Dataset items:
┌──
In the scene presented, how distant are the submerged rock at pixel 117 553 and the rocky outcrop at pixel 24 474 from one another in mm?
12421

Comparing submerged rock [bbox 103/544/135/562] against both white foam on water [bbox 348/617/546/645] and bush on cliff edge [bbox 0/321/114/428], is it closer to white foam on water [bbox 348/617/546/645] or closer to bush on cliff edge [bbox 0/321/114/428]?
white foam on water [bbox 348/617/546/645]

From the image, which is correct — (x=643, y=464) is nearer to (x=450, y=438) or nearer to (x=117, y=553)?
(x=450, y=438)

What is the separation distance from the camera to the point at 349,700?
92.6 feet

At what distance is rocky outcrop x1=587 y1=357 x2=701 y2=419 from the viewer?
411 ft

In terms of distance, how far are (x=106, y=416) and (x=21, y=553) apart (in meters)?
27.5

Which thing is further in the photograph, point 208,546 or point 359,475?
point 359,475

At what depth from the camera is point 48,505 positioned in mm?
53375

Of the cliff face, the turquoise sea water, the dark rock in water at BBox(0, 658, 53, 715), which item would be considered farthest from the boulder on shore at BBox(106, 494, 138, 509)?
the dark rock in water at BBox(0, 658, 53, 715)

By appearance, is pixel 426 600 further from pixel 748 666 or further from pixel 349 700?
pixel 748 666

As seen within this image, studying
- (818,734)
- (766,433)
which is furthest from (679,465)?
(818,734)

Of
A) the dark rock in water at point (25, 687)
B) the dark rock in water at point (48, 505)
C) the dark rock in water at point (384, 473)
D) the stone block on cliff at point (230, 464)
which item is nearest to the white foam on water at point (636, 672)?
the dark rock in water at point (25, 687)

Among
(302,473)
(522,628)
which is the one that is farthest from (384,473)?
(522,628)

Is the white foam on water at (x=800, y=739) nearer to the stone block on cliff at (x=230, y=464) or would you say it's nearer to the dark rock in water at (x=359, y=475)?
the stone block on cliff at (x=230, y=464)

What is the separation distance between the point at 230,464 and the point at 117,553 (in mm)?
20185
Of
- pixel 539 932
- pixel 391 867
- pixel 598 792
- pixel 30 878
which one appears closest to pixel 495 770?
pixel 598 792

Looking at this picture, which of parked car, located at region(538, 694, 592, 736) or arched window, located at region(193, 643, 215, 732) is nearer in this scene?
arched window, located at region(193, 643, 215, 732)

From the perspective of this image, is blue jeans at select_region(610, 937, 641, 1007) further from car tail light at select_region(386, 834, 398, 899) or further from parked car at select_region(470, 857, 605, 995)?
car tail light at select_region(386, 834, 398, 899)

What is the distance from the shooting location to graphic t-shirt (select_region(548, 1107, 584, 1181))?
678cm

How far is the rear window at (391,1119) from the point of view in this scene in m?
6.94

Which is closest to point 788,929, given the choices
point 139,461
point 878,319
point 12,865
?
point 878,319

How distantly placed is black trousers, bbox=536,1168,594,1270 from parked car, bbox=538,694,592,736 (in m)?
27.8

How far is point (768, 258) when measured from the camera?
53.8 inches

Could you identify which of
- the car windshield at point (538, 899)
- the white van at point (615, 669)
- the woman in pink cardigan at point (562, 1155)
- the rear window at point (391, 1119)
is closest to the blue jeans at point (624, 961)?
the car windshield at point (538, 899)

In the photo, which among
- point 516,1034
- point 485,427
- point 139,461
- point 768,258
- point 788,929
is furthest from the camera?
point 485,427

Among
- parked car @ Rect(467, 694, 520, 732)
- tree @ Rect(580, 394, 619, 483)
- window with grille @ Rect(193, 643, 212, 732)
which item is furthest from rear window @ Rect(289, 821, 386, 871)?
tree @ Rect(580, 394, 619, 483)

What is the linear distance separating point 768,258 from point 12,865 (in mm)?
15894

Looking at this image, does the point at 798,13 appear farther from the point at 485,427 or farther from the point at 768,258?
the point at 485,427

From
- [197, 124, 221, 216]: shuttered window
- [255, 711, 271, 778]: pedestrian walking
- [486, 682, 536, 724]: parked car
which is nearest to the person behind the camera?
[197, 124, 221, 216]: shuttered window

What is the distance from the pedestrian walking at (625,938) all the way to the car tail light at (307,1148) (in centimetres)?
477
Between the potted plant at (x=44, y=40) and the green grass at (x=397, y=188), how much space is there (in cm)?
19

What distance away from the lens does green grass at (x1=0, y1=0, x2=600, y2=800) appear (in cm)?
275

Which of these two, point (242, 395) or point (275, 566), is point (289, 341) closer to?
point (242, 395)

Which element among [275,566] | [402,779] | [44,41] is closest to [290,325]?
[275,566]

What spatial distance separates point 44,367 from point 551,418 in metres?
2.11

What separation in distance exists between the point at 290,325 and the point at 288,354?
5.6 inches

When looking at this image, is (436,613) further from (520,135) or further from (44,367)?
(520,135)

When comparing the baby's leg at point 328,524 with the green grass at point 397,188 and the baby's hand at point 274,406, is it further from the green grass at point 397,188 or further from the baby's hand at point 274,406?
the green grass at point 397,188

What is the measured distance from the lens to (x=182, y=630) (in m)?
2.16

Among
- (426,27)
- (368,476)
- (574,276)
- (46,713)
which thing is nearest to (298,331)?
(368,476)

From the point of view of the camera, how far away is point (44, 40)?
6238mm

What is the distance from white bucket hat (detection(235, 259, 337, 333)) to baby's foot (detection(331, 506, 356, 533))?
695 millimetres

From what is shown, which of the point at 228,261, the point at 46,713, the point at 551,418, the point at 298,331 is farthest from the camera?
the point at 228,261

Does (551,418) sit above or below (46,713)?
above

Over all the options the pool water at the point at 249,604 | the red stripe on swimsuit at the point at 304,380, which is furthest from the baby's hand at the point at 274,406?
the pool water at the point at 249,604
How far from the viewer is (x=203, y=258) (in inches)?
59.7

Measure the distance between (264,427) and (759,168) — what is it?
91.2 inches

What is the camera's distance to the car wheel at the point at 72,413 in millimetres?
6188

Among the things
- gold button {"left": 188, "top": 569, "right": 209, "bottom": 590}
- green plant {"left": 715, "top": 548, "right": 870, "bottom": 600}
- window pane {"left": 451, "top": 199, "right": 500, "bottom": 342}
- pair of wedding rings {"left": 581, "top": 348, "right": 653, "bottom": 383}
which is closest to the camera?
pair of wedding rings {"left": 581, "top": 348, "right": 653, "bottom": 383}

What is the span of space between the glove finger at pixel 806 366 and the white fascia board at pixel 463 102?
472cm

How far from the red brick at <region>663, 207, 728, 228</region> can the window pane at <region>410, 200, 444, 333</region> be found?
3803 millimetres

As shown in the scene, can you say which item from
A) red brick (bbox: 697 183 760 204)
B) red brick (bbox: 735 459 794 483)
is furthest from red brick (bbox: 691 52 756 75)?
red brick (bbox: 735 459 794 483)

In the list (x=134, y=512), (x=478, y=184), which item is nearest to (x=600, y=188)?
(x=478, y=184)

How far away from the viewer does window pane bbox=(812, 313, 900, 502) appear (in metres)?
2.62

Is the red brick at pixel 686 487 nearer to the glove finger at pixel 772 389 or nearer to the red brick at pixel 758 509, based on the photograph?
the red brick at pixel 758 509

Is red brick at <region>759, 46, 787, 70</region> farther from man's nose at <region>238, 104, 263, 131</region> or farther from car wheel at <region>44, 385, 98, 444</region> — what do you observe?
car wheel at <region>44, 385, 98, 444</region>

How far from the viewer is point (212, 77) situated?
└──
Extract all of the data shown above and repeat it verbatim.

In the scene presented, how distant are the submerged rock at pixel 117 553 and the rocky outcrop at pixel 24 474 from one another in mm?
12421

Comparing submerged rock [bbox 103/544/135/562] against both white foam on water [bbox 348/617/546/645] and bush on cliff edge [bbox 0/321/114/428], is it closer to white foam on water [bbox 348/617/546/645] or closer to bush on cliff edge [bbox 0/321/114/428]?
white foam on water [bbox 348/617/546/645]

From the image, which is correct — (x=643, y=464) is nearer to (x=450, y=438) or nearer to (x=117, y=553)?
(x=450, y=438)

What is the separation distance from the camera to the point at 349,700?
92.6 feet

At what distance is rocky outcrop x1=587 y1=357 x2=701 y2=419 from the viewer?
411 ft

In terms of distance, how far are (x=106, y=416) and (x=21, y=553) apart (in meters)?
27.5

Which thing is further in the photograph, point 208,546 or point 359,475?
point 359,475

At what depth from the camera is point 48,505 positioned in mm?
53375

Of the cliff face, the turquoise sea water, the dark rock in water at BBox(0, 658, 53, 715), which item would be considered farthest from the boulder on shore at BBox(106, 494, 138, 509)?
the dark rock in water at BBox(0, 658, 53, 715)

By appearance, is pixel 426 600 further from pixel 748 666 or further from pixel 349 700?
pixel 748 666

As seen within this image, studying
- (818,734)
- (766,433)
which is furthest from (679,465)?
(818,734)

Of
A) the dark rock in water at point (25, 687)
B) the dark rock in water at point (48, 505)
C) the dark rock in water at point (384, 473)
D) the stone block on cliff at point (230, 464)
which item is nearest to the white foam on water at point (636, 672)?
the dark rock in water at point (25, 687)

Among
(302,473)
(522,628)
which is the one that is farthest from (384,473)?
(522,628)

Is the white foam on water at (x=800, y=739) nearer to the stone block on cliff at (x=230, y=464) or would you say it's nearer to the dark rock in water at (x=359, y=475)?
the stone block on cliff at (x=230, y=464)

What is the separation distance between the point at 230,464 and the point at 117,553 (in mm)?
20185
Of
- pixel 539 932
- pixel 391 867
- pixel 598 792
- pixel 30 878
which one appears closest to pixel 495 770?
pixel 598 792

Looking at this picture, which of parked car, located at region(538, 694, 592, 736) or arched window, located at region(193, 643, 215, 732) is nearer in this scene?
arched window, located at region(193, 643, 215, 732)

From the perspective of this image, is blue jeans at select_region(610, 937, 641, 1007) further from car tail light at select_region(386, 834, 398, 899) or further from parked car at select_region(470, 857, 605, 995)?
car tail light at select_region(386, 834, 398, 899)

What is the distance from the shooting location to graphic t-shirt (select_region(548, 1107, 584, 1181))?
678cm

How far is the rear window at (391,1119) from the point of view in this scene in m?
6.94

Which is closest to point 788,929, given the choices
point 139,461
point 878,319
point 12,865
?
point 878,319

How distantly placed is black trousers, bbox=536,1168,594,1270 from parked car, bbox=538,694,592,736 (in m)?
27.8

How far is point (768, 258) when measured from the camera?
53.8 inches

Could you identify which of
- the car windshield at point (538, 899)
- the white van at point (615, 669)
- the woman in pink cardigan at point (562, 1155)
- the rear window at point (391, 1119)
is closest to the blue jeans at point (624, 961)?
the car windshield at point (538, 899)

In the photo, which among
- point 516,1034
- point 485,427
- point 139,461
- point 768,258
- point 788,929
is furthest from the camera?
point 485,427

Among
- parked car @ Rect(467, 694, 520, 732)
- tree @ Rect(580, 394, 619, 483)
- window with grille @ Rect(193, 643, 212, 732)
which item is furthest from rear window @ Rect(289, 821, 386, 871)?
tree @ Rect(580, 394, 619, 483)

What is the linear distance separating point 768,258 from point 12,865 (in mm)?
15894

Looking at this image, does the point at 798,13 appear farther from the point at 485,427 or farther from the point at 768,258?
the point at 485,427

From
- [197, 124, 221, 216]: shuttered window
- [255, 711, 271, 778]: pedestrian walking
- [486, 682, 536, 724]: parked car
which is nearest to the person behind the camera?
[197, 124, 221, 216]: shuttered window

What is the distance from the pedestrian walking at (625,938) all the way to the car tail light at (307,1148) (in centimetres)?
477
Between the potted plant at (x=44, y=40) and the green grass at (x=397, y=188), how much space is there (in cm)?
19

What distance away from the lens does green grass at (x1=0, y1=0, x2=600, y2=800) appear (in cm)?
275

Which of these two, point (242, 395) or point (275, 566), is point (289, 341) closer to?
point (242, 395)

Which element among [275,566] | [402,779] | [44,41] is closest to [290,325]?
[275,566]

What spatial distance separates point 44,367 from point 551,418 in metres?
2.11

What separation in distance exists between the point at 290,325 and the point at 288,354?
5.6 inches

When looking at this image, is (436,613) further from (520,135) or further from (44,367)?
(520,135)

When comparing the baby's leg at point 328,524 with the green grass at point 397,188 and the baby's hand at point 274,406, is it further from the green grass at point 397,188 or further from the baby's hand at point 274,406?
the green grass at point 397,188

What is the measured distance from the lens to (x=182, y=630) (in m)?
2.16

Among
- (426,27)
- (368,476)
- (574,276)
- (46,713)
which thing is nearest to (298,331)?
(368,476)

From the point of view of the camera, how far away is point (44, 40)?
6238mm

What is the distance from white bucket hat (detection(235, 259, 337, 333)) to baby's foot (detection(331, 506, 356, 533))?
695 millimetres

From what is shown, which of the point at 228,261, the point at 46,713, the point at 551,418, the point at 298,331 is farthest from the camera?
the point at 228,261

Does (551,418) sit above or below (46,713)?
above

Over all the options the pool water at the point at 249,604 | the red stripe on swimsuit at the point at 304,380, which is furthest from the baby's hand at the point at 274,406?
the pool water at the point at 249,604
How far from the viewer is (x=203, y=258) (in inches)?
59.7

Measure the distance between (264,427) and (759,168) — what is it?
91.2 inches

What is the camera's distance to the car wheel at the point at 72,413 in millimetres?
6188

Among the things
- gold button {"left": 188, "top": 569, "right": 209, "bottom": 590}
- green plant {"left": 715, "top": 548, "right": 870, "bottom": 600}
- window pane {"left": 451, "top": 199, "right": 500, "bottom": 342}
- pair of wedding rings {"left": 581, "top": 348, "right": 653, "bottom": 383}
which is closest to the camera?
pair of wedding rings {"left": 581, "top": 348, "right": 653, "bottom": 383}

What is the span of space between the glove finger at pixel 806 366 and the white fascia board at pixel 463 102?
472cm

How far from the red brick at <region>663, 207, 728, 228</region> can the window pane at <region>410, 200, 444, 333</region> be found?
3803 millimetres

As shown in the scene, can you say which item from
A) red brick (bbox: 697 183 760 204)
B) red brick (bbox: 735 459 794 483)
is furthest from red brick (bbox: 691 52 756 75)?
red brick (bbox: 735 459 794 483)

In the list (x=134, y=512), (x=478, y=184), which item is nearest to (x=600, y=188)?
(x=478, y=184)

How far away from the viewer does window pane bbox=(812, 313, 900, 502) appear (in metres)?
2.62

Is the red brick at pixel 686 487 nearer to the glove finger at pixel 772 389 or nearer to the red brick at pixel 758 509, based on the photograph?
the red brick at pixel 758 509

Is red brick at <region>759, 46, 787, 70</region> farther from man's nose at <region>238, 104, 263, 131</region> or farther from car wheel at <region>44, 385, 98, 444</region> — what do you observe?
car wheel at <region>44, 385, 98, 444</region>

How far from the viewer is point (212, 77) situated?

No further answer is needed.